That's the most interesting quote I find. It poses a paradox. What makes a
person awful and toxic? Are there common personality traits to this? Are there
biological causes?

Do we need a new pathology for this? Toxipath?

She later mentions this:

> I think it’s important to hold people responsible for their actions, not
> brain formation. People make choices. Psychopathy is not an excuse, and it’s
> definitely not a reason why someone does bad things.

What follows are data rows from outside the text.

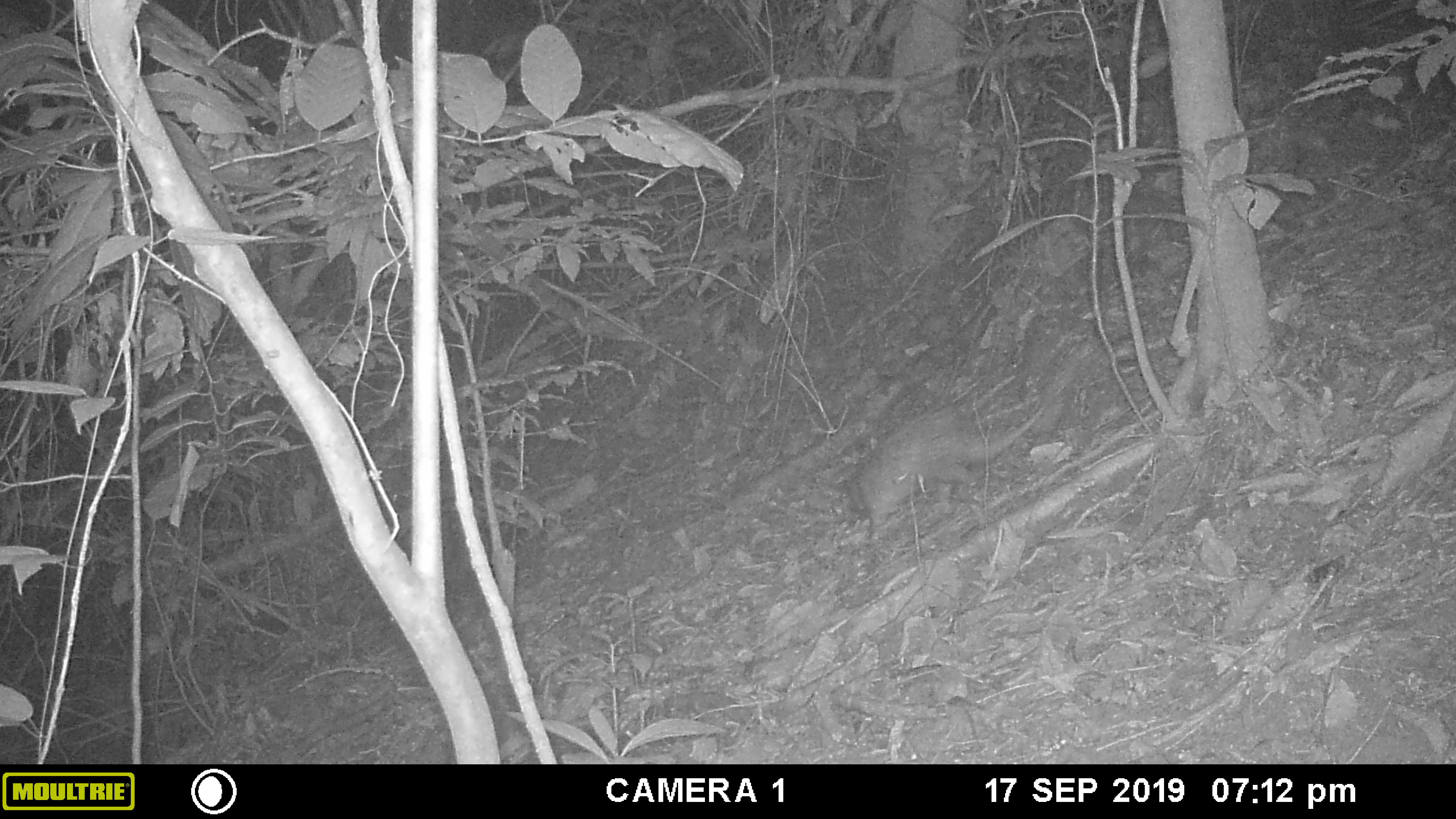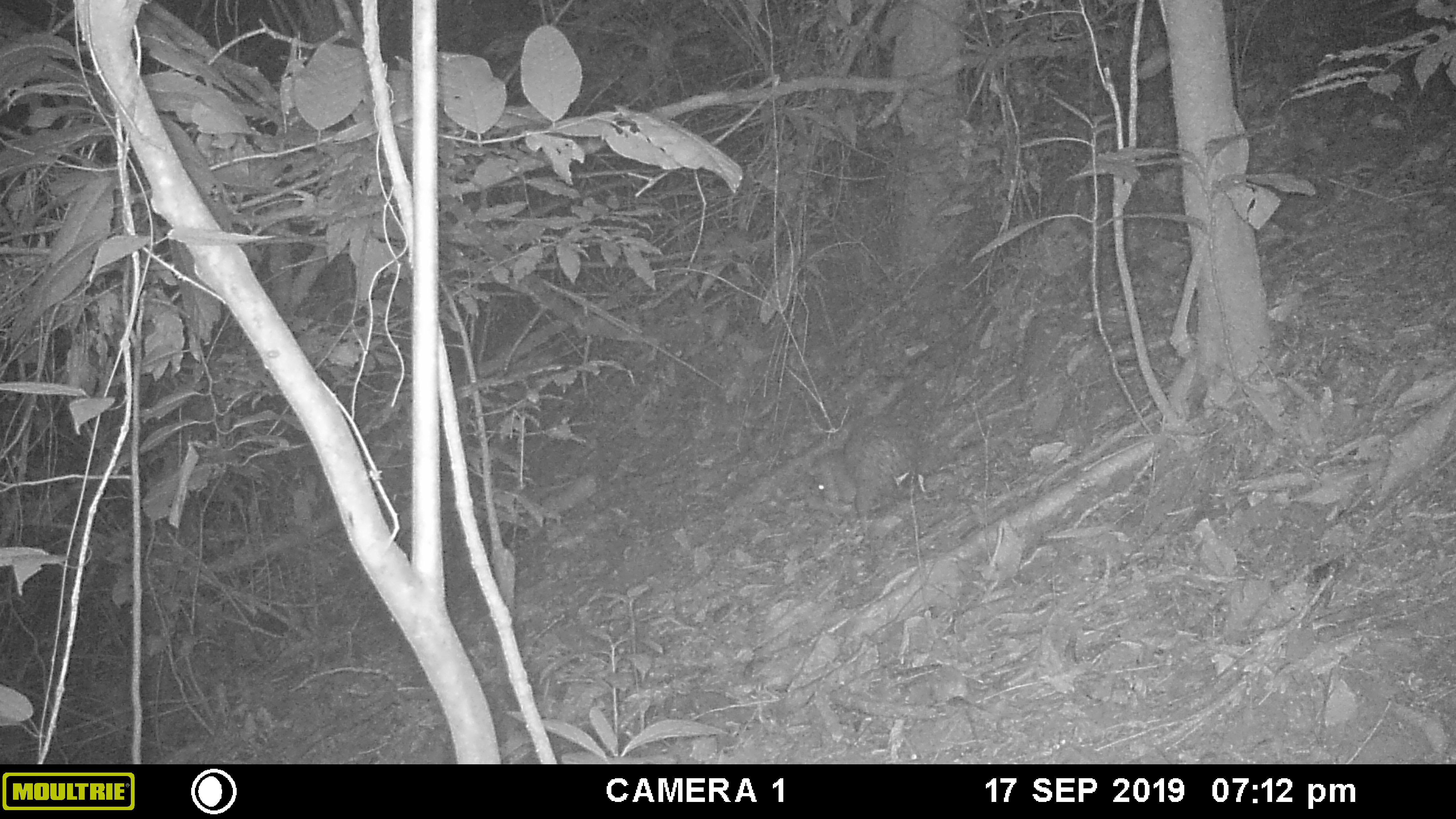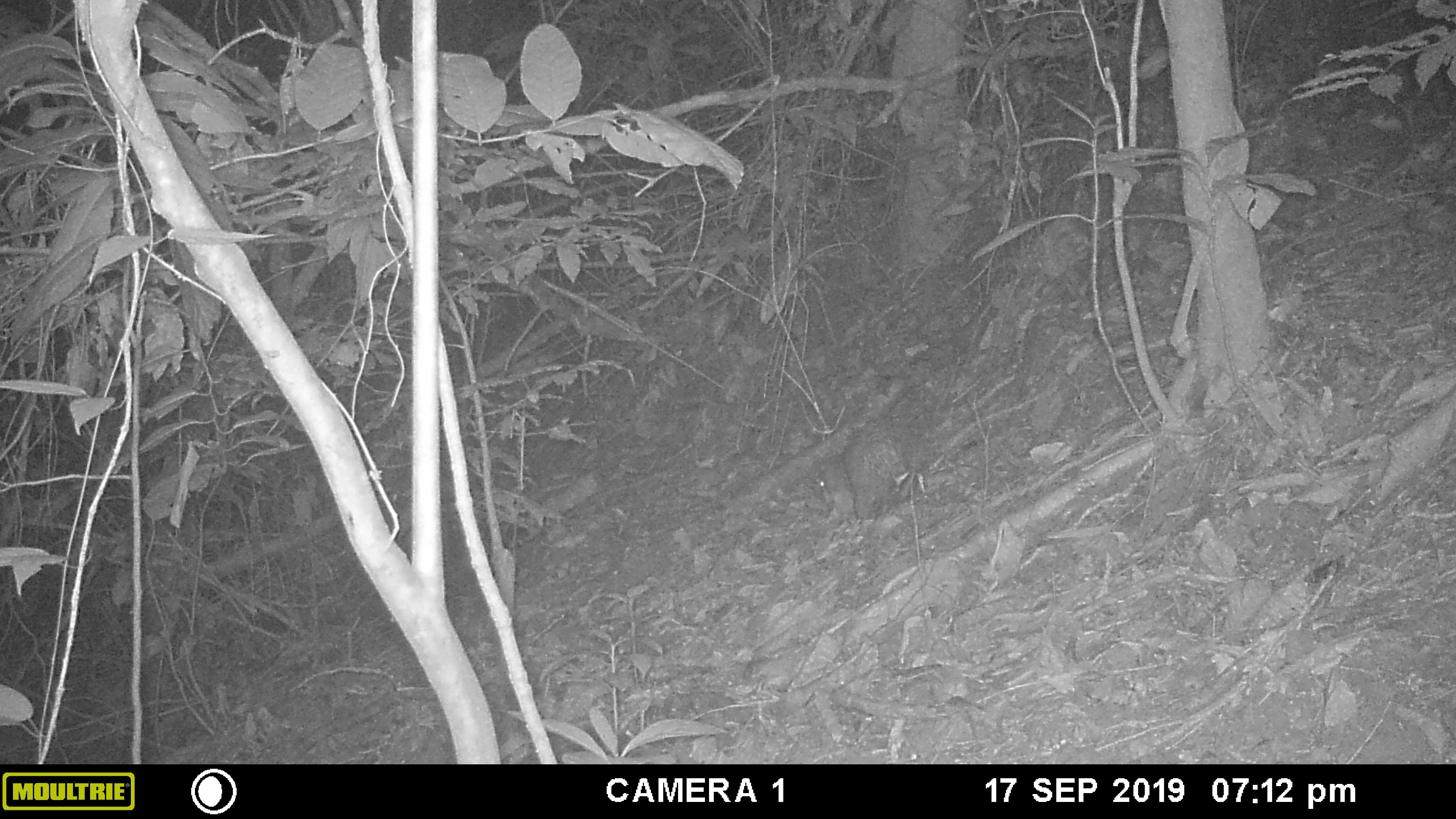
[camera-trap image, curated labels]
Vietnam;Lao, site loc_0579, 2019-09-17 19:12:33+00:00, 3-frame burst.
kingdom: Animalia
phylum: Chordata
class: Mammalia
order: Rodentia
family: Hystricidae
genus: Atherurus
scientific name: Atherurus macrourus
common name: asiatic brush-tailed porcupine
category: asiatic brush tailed porcupine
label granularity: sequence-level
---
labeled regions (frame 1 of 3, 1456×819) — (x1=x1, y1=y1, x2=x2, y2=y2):
asiatic brush tailed porcupine: (x1=844, y1=404, x2=1045, y2=539)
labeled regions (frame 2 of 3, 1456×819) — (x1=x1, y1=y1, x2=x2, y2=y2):
asiatic brush tailed porcupine: (x1=806, y1=435, x2=916, y2=539)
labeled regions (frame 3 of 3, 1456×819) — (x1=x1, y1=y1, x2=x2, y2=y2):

So what are those reasons then? And what are those bad things? And what
mechanism governs one's choices?

It does seem to me like psychopaths, by definition, lack all natural controls
which would allow them to know what the bad things are and that they shouldn't
choose to do them.

Thus, they need social controls instead. Like, society has to make it easier
to achieve her goals through good means, and make it very hard to do so
through bad means. Otherwise she has no means of containment. She does not
fear, she does not rejoice. She does not regret or feel guilt. She does not
hope and dream.

That said, what are her goals? What drives a psychopath? Adrenaline rush
alone? That's what she hints at.

Finally, I noticed the quoted doctor goes out of his way to mention a
spectrum. And that he'd only classify of psychopath the more extreme cases, at
the far end of it. For those, he says all four traits must be clearly
demonstrated. And those by definition mention:

> take pleasure in hurting others

> are physically aggressive

Which are arguably at the top of the list for "bad things".

So purely from the quoted doctor, if she does not have those traits, she's
probably not high enough on the spectrum to be labeled a psychopath. At least
not based on the quoted doctor's diagnostic model.

------
perakojotgenije
> I have no comprehenion of why people enjoy opioids. We also can’t get
> addicted to things because of the way our brain works. There are psychopaths
> that use drugs, but you can cut them off cold turkey and they will not have
> any withdrawal. They don’t have any cravings, and they can just go on with
> their day like it was nothing.

This is the first time I've seen it explained by someone else but it's how I
feel all the time. Makes me wonder...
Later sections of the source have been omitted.